5 charged in Clay County with felony voter fraud say they didn't know they couldn't vote

Five convicted felons told Clay County authorities they voted in the 2008 general election, but each also said they didn’t know they weren’t allowed to vote.

According to complaints filed in Clay County District Court on Thursday, the five came under scrutiny in July – nearly two years after the general election that drew national attention for a lengthy and contentious recount battle in Minnesota’s U.S. Senate race.

Democrat Al Franken eventually ousted GOP incumbent Norm Coleman by just 312 votes, after a court battle and recount effort that spanned eight months.

Speculations of voter fraud from that election have made headlines in recent months, with the Minnesota Republican Party and a public interest group known as Minnesota Majority seeking to reveal cases where felons allegedly voted illegally.

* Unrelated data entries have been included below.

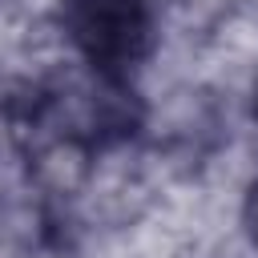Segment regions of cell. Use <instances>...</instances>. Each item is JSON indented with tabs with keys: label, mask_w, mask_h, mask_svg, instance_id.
Masks as SVG:
<instances>
[{
	"label": "cell",
	"mask_w": 258,
	"mask_h": 258,
	"mask_svg": "<svg viewBox=\"0 0 258 258\" xmlns=\"http://www.w3.org/2000/svg\"><path fill=\"white\" fill-rule=\"evenodd\" d=\"M73 40L101 73H121L145 48V8L141 0H69Z\"/></svg>",
	"instance_id": "1"
},
{
	"label": "cell",
	"mask_w": 258,
	"mask_h": 258,
	"mask_svg": "<svg viewBox=\"0 0 258 258\" xmlns=\"http://www.w3.org/2000/svg\"><path fill=\"white\" fill-rule=\"evenodd\" d=\"M242 222H246V234H250V242L258 246V181L250 185V194H246V206H242Z\"/></svg>",
	"instance_id": "2"
}]
</instances>
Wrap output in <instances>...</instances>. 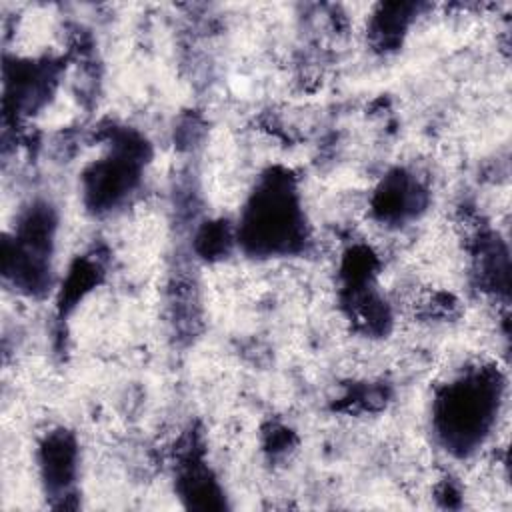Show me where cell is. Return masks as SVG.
I'll return each mask as SVG.
<instances>
[{
	"mask_svg": "<svg viewBox=\"0 0 512 512\" xmlns=\"http://www.w3.org/2000/svg\"><path fill=\"white\" fill-rule=\"evenodd\" d=\"M498 404V386L492 380L470 378L448 390L440 400L438 420L446 442L456 448H470L486 432Z\"/></svg>",
	"mask_w": 512,
	"mask_h": 512,
	"instance_id": "1",
	"label": "cell"
},
{
	"mask_svg": "<svg viewBox=\"0 0 512 512\" xmlns=\"http://www.w3.org/2000/svg\"><path fill=\"white\" fill-rule=\"evenodd\" d=\"M246 240L254 246L278 250L288 248L298 236V210L288 188L266 186L246 216Z\"/></svg>",
	"mask_w": 512,
	"mask_h": 512,
	"instance_id": "2",
	"label": "cell"
},
{
	"mask_svg": "<svg viewBox=\"0 0 512 512\" xmlns=\"http://www.w3.org/2000/svg\"><path fill=\"white\" fill-rule=\"evenodd\" d=\"M44 466H46V476L50 486L62 488L64 484L70 482V476L74 470V448L64 436L52 438V442L46 446Z\"/></svg>",
	"mask_w": 512,
	"mask_h": 512,
	"instance_id": "3",
	"label": "cell"
}]
</instances>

The Clay County Attorney’s Office announced Friday that the following people were charged with felony voting registration violations:

Each faces a maximum penalty of up to five years in prison and/or a $10,000 fine.

They are set to make their first court appearance Nov. 4 in Clay County District Court.

County authorities were initially alerted to the case by Minnesota Majority and the state GOP.

The sheriff’s office investigated the allegations and determined that Lampl, Megran, Brown, Poitra and Ek voted illegally based on being convicted felons.

Several others were determined to not have voted during the election or determined to have had their civil rights restored, according to the county attorney’s office.

Clay County Auditor Lori Johnson said it’s possible for felons to slip through the cracks, depending on how they register to vote.

The auditor’s office is notified when someone is convicted of a felony, and that individual’s voting record is marked. If that person pre-registered, then their voting record would have been challenged at the polls, Johnson said.

But if that same person didn’t register until going on Election Day – which is allowed in Minnesota – election officials wouldn’t be able to catch it right away because “there would be no way for us to know that,” Johnson said.

Clay County Attorney Brian Melton said there is no reason to believe these individuals’ actions were politically motivated.

“In their mind, they ­didn’t know they couldn’t (vote),” Melton said.

However, each signed a probation agreement that acknowledged they weren’t allowed to vote, serve on a jury or hold public office until their civil rights were restored, Melton said.

“Felons convicted of a crime don’t have the same rights as other people,” Melton said. “It’s just an issue that you don’t want felons voting. … We have an election going forward, and you don’t want felons voting in future elections.”